Although Intel just last week unveiled a newly architected, low-power Atom processor line designed for mobile Internet devices, HP didn't pick the chip for use in this small form-factor computer. "It's interesting because of the price it's at, the processor it uses and the form factor it's in," said Shim.



http://www.computerworld.com/action/article.do?com...




Perfection takes time
By mindless1 on 4/8/2008 7:40:35 PM , Rating: 2
HP: just stay away from Via, they really aren't making anything the 1st world consumers want and they won't be any time soon because Via has this absurd idea we won't notice how econmized their design is. Nobody wants to lay down a few hundred dollars for a system only to have a few dozen dollars savings on a processor, cripple the system.




two main problems i see with this
By doctat on 4/9/2008 3:42:01 AM , Rating: 2
1) not sure what the whole micro notebook rage is. must be similar to what people with toy dogs are into.

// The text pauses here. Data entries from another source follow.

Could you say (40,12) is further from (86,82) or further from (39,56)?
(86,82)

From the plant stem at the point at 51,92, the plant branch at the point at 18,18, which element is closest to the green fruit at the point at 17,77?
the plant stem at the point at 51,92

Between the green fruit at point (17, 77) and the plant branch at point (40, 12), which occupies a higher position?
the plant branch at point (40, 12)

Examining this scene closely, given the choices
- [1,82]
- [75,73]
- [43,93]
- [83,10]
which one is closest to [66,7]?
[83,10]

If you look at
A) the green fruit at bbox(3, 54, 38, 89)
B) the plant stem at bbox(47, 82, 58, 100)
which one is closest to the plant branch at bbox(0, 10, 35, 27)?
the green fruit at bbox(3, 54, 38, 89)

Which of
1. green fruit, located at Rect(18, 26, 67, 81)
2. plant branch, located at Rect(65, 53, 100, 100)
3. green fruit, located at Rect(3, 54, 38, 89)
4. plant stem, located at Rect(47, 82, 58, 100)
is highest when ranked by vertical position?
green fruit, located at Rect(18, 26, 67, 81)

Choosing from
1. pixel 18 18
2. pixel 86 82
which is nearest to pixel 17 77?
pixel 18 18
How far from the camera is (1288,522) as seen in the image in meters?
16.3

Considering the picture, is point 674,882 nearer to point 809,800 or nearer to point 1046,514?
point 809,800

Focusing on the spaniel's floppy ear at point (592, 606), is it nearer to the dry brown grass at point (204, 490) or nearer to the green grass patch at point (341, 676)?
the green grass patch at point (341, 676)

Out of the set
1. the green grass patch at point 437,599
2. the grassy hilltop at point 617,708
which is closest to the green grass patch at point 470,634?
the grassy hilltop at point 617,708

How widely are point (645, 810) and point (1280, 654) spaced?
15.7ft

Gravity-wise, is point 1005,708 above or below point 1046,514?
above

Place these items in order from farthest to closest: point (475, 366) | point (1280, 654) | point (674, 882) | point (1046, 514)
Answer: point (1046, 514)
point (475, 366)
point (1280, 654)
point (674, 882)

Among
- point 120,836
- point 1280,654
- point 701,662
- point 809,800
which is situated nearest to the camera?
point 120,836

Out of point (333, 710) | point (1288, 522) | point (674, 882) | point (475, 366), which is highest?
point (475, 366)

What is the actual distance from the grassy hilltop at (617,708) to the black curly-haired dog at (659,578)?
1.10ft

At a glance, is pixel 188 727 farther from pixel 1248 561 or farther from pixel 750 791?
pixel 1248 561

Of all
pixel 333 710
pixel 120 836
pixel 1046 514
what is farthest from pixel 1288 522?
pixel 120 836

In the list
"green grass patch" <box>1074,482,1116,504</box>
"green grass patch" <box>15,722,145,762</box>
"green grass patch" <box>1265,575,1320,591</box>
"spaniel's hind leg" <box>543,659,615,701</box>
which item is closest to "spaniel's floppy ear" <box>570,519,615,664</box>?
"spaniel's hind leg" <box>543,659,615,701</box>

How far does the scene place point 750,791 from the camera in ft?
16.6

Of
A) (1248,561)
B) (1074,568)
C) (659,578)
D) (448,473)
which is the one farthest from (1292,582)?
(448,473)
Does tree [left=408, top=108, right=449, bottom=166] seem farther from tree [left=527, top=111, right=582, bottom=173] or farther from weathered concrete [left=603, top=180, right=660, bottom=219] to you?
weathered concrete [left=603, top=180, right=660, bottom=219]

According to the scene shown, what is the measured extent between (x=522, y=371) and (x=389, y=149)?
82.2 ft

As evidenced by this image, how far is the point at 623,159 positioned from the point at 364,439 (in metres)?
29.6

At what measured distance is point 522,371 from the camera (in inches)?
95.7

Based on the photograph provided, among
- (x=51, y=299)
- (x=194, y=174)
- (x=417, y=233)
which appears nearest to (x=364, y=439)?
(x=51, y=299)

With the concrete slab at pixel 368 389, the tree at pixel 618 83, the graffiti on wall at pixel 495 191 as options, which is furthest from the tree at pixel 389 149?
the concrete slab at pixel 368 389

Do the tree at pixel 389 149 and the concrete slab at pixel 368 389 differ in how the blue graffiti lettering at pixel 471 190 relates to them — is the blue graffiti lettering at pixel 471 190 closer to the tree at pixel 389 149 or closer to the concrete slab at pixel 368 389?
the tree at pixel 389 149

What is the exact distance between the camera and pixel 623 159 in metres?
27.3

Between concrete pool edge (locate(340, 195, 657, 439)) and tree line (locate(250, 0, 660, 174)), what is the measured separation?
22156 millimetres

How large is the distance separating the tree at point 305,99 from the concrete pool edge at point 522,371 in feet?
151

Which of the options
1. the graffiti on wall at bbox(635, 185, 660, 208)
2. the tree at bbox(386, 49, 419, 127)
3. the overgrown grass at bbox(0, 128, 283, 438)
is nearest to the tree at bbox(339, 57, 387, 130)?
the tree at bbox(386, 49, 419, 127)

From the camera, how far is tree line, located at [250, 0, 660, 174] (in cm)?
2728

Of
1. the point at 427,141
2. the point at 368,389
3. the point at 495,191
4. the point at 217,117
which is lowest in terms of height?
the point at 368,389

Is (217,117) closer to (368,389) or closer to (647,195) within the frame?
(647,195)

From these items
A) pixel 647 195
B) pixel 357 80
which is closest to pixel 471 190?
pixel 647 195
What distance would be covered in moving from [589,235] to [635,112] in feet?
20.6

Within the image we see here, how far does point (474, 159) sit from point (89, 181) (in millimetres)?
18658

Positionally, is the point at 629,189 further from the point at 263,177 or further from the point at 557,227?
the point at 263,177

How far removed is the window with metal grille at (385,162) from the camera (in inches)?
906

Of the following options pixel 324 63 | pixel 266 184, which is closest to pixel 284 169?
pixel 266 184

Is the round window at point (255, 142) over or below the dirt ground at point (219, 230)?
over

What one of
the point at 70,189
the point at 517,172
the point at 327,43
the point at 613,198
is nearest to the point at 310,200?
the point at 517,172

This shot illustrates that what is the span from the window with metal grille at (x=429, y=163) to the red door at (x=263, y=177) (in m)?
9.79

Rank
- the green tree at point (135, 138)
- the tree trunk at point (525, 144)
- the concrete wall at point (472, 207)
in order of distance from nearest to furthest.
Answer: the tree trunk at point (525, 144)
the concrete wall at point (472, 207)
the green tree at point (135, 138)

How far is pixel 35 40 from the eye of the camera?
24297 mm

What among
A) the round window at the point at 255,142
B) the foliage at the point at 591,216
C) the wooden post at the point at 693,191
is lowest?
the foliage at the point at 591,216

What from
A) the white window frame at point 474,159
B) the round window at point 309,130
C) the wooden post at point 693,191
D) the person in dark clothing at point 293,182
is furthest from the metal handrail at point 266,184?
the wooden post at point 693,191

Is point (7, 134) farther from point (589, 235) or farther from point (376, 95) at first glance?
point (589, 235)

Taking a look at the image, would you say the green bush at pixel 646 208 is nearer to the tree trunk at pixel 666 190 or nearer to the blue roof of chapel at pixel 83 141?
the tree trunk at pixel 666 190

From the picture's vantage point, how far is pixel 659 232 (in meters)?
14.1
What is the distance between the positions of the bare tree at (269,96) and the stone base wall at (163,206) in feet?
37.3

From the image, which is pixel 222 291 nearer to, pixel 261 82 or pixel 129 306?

i'm sure a handful of people could really use something like this, but i bet a vast majority of people are buying these things because they're 'cute' - and within a few months will be frustrated by the massive limitations imposed on them - dinky screen, crappy processor, -really- crap graphics performance, etc.

you really want to run vista on something this underpowered??

2) i'm not that familiar with how much heat laptops put out (other than the VAIO space heater i use now...), but this thing appears to run hot to me. take a look at the temperature specs here - http://www.notebookreview.com/picture.asp?f=32495

for such a small machine, it looks like it would be a pain to use for extended periods of time, given the heat it's cranking out. no doubt that does a number on it's battery life as well.

they mention that the fan runs non-stop in this thing, and it still stays that hot. that's pretty lame if you ask me.

anyway, with the exception of the horrid narration on the accompaning videos, they have a pretty detailed review of this here: http://www.notebookreview.com/default.asp?newsID=4...

check out the boot time comparison video. running this thing with vista sounds like hanging a 'kick me' sign on your back.




Is this a deal?
By pauldovi on 4/9/2008 9:07:45 AM , Rating: 2
You can get the sub 3lbs Thinkpad X61 with a 12.1" LCD for $900 with a lot more horsepower (Intel T8100, 1GB DDR2, 80GB 5400RPM, ABG wireless, Vista Home, Thinkpad keyboard).




HP is out of order
By bebesito21 on 4/9/2008 2:17:51 PM , Rating: 2
Wikipedia says the C7 processor is an "in order" processor. Thats probably why everything got bogged down even when running a 1+ gig processor. Im glad VIA is getting some action....we need all the competition we can get against Intel, not only for prices but innovation as well.